Apache Avro Tutorial for Beginners

by TechVidvan Team

Apache Avro is the language-neutral data serialization system developed by Doug Cutting. In this Avro tutorial article, you will learn the basics of Apache Avro. When we want to serialize the data in Apache Hadoop, then Apache Avro is the preferred tool.

If you don’t know what data serialization is, then don’t worry. The Avro Tutorial first explains what data serialization is and how we use Apache Avro for serializing data in Apache Hadoop.

Later on, this Avro Tutorial will cover the entire concepts of Apache Avro in detail.

What is Data Serialization?

The technique of converting data into the text or the binary format is called Data serialization. Data Serialization is useful for transferring data over the network or for the persistent storage of data.

There are various systems available for data serialization. Avro is one of those serialization systems, which is the schema-based serialization technique.

Let us now learn about Apache Avro in detail.
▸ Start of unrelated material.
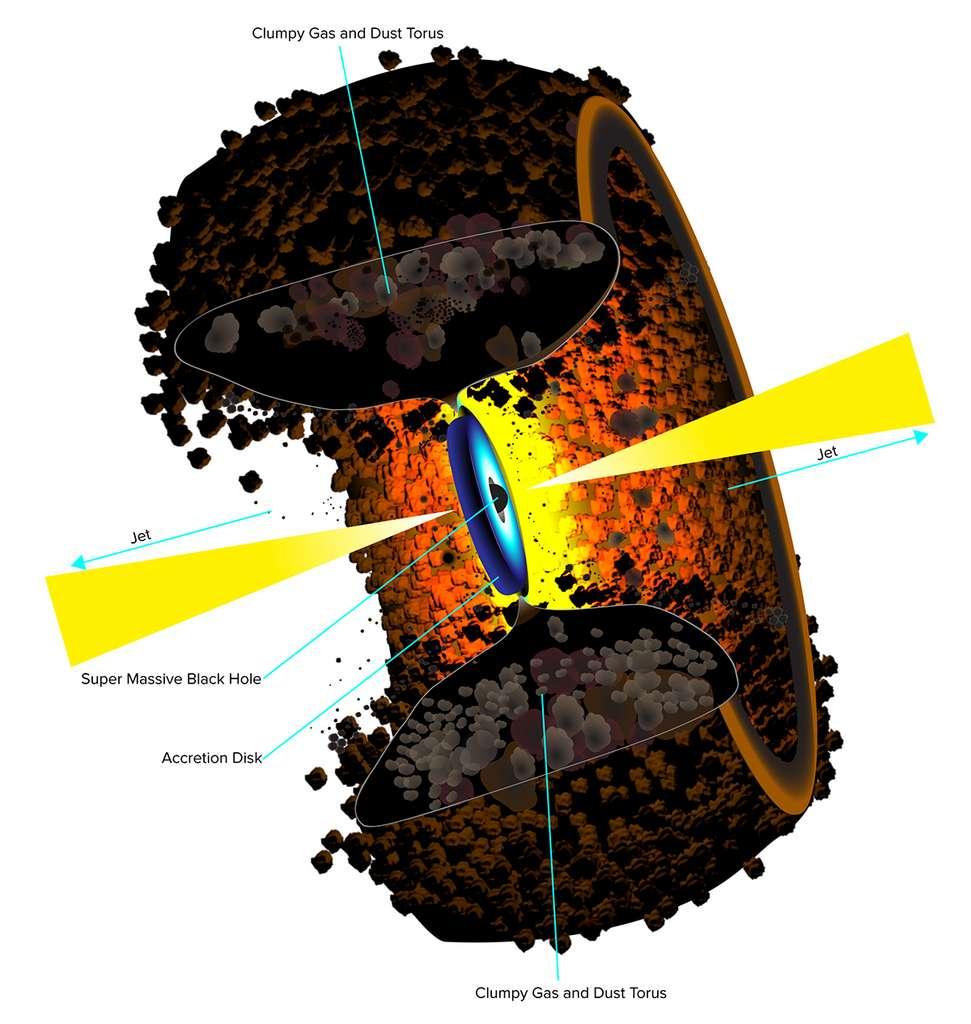 Une coupe schématique montrant le trou noir supermassif au cœur de la galaxie elliptique Cygnus A. © Bill Saxton, NRAO/AUI/NSF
Introduction to Apache Avro

Avro is basically a language-neutral data serialization system developed by Doug Cutting, who is the father of Hadoop.
Since Apache Hadoop’s writable classes lack the language portability, Apache Avro becomes quite helpful because it deals with the data formats processed by multiple languages.
Apache Avro is the most preferred tool for serializing data in Hadoop.
It has a schema-based system.
With the Avro read and write operations, a language-independent schema is always associated.
Apache Avro serializes the data that has a built-in schema.
It serializes data into the compact binary format, which is deserializable by any application.
Apache Avro uses the JSON format for declaring the data structures.
At present, Apache Avro supports languages such as C, C++, C#, Java, Python, and Ruby.

Avro Schemas

Apache Avro heavily relies on the schemas. When we read the Avro data, the schema which is used when writing that data is always present.

This allows each datum to be written with no overheads and thus making serialization faster and smaller. This will also facilitate the use with the dynamic and scripting languages because the data with its schema is fully self-describing.
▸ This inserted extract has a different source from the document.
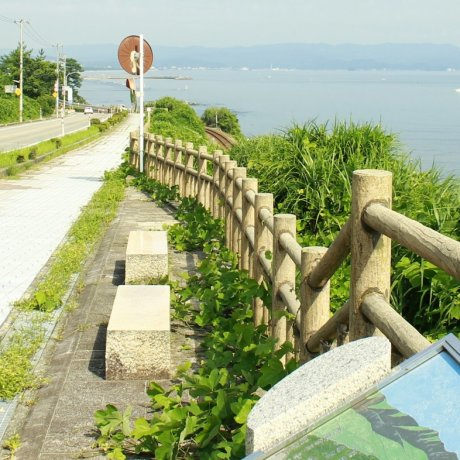 Toyama Bay Cycling Courses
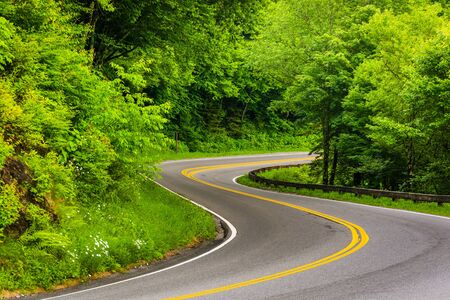 great smoky mountains: Curve on Newfound Gap Road at Great Smoky Mountains National Park, Tennessee. Stock Photo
When the Avro data is stored in the file, then its schema is also stored with it. Thus, later on that files will be easily processed by any program. If in case the program which is reading the data expects a different schema, then this issue can be easily resolved because both the schemas are present.

When we use Apache Avro in RPC, then the client and the server exchange the schemas in a connection handshake. This exchange basically helps in the communication between the same-named fields, extra fields, missing fields, etc.
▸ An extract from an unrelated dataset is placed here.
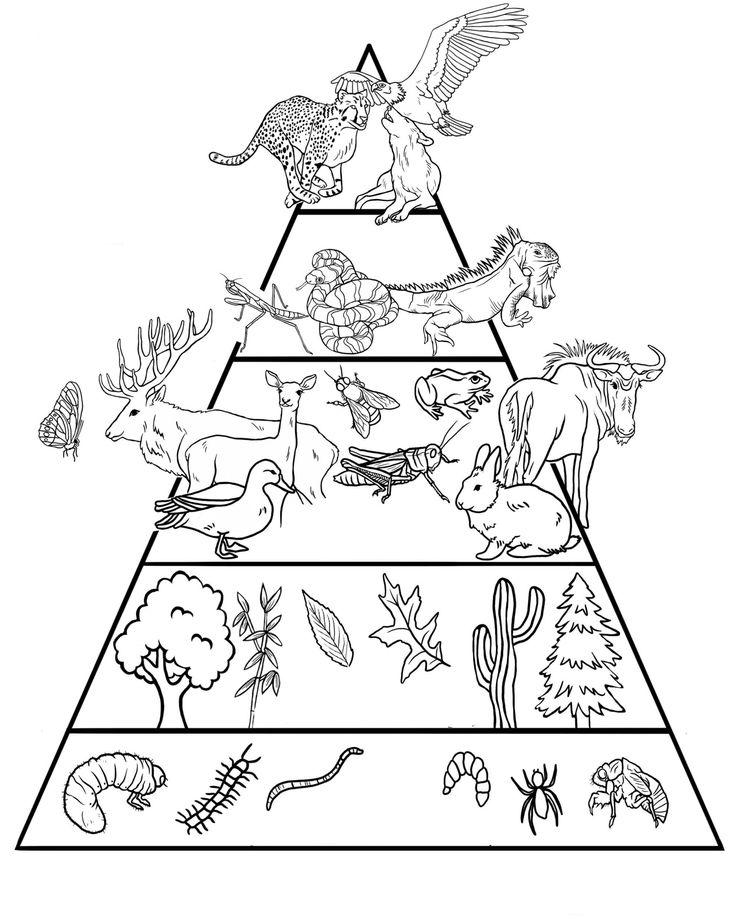 táplálkozási lánc, piramis Science worksheets, Food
Apache Avro schemas are defined with the JSON . This will facilitate the implementation in the languages that are already having the JSON libraries.

Features of Apache Avro

It provides rich data structures. For example, we can create a record that can contain an array, an enumerated type, and a sub record.
Avro serializes the data into the compact, fast, binary data format.
Apache Avro supports implementation in many languages such as C, C++, C#, Java, Python, and Ruby.
Apache Avro creates the binary structured format, which is compressible as well as splittable. Thus it can be used efficiently as the input to the Hadoop MapReduce jobs.
Avro schemas are defined in the JSON, thus facilitating the implementation in the languages that are already having the JSON libraries.
Apache Avro creates the self-describing file named Avro Data File. In this file, it stores the data along with its schema.
We do not have to compress the Avro files manually. The framework itself performs some size optimizations.
Also, Avro is useful in the Remote Procedure Calls (RPCs). The client and the server during RPC exchange the schemas in the connection handshake.

Avro Data Types

Apache Avro supports two types of data. They are:

1. Primitive type: Apache Avro provides support for all the primitive types. The primitive types supported by Avro are null, boolean, int, long, float, double, bytes, and string.

2. Complex type: Apache Avro supports 6 kinds of complex types. They are arrays, enums, fixed, maps, records, and unions.

General Working of Avro

We have to follow the below workflow for using Avro.

1. We have to create Avro schemas as per our data.

2. Read the Avro schemas in our program that we can do in two ways −

a. By Generating a Class Corresponding to the Avro Schema − This is done by compiling the schema using Avro, which will generate a class file that corresponds to the schema.
b. By Using Parsers Library − By using prasers library, we can directly read the schema.

3. Now we have to serialize the data by using the serialization API provided for Apache Avro. This API is present in the package org.apache.avro.specific.

4. At last, deserialize the data by using the deserialization API provided for Apache Avro. This API is present in the package org.apache.avro.specific.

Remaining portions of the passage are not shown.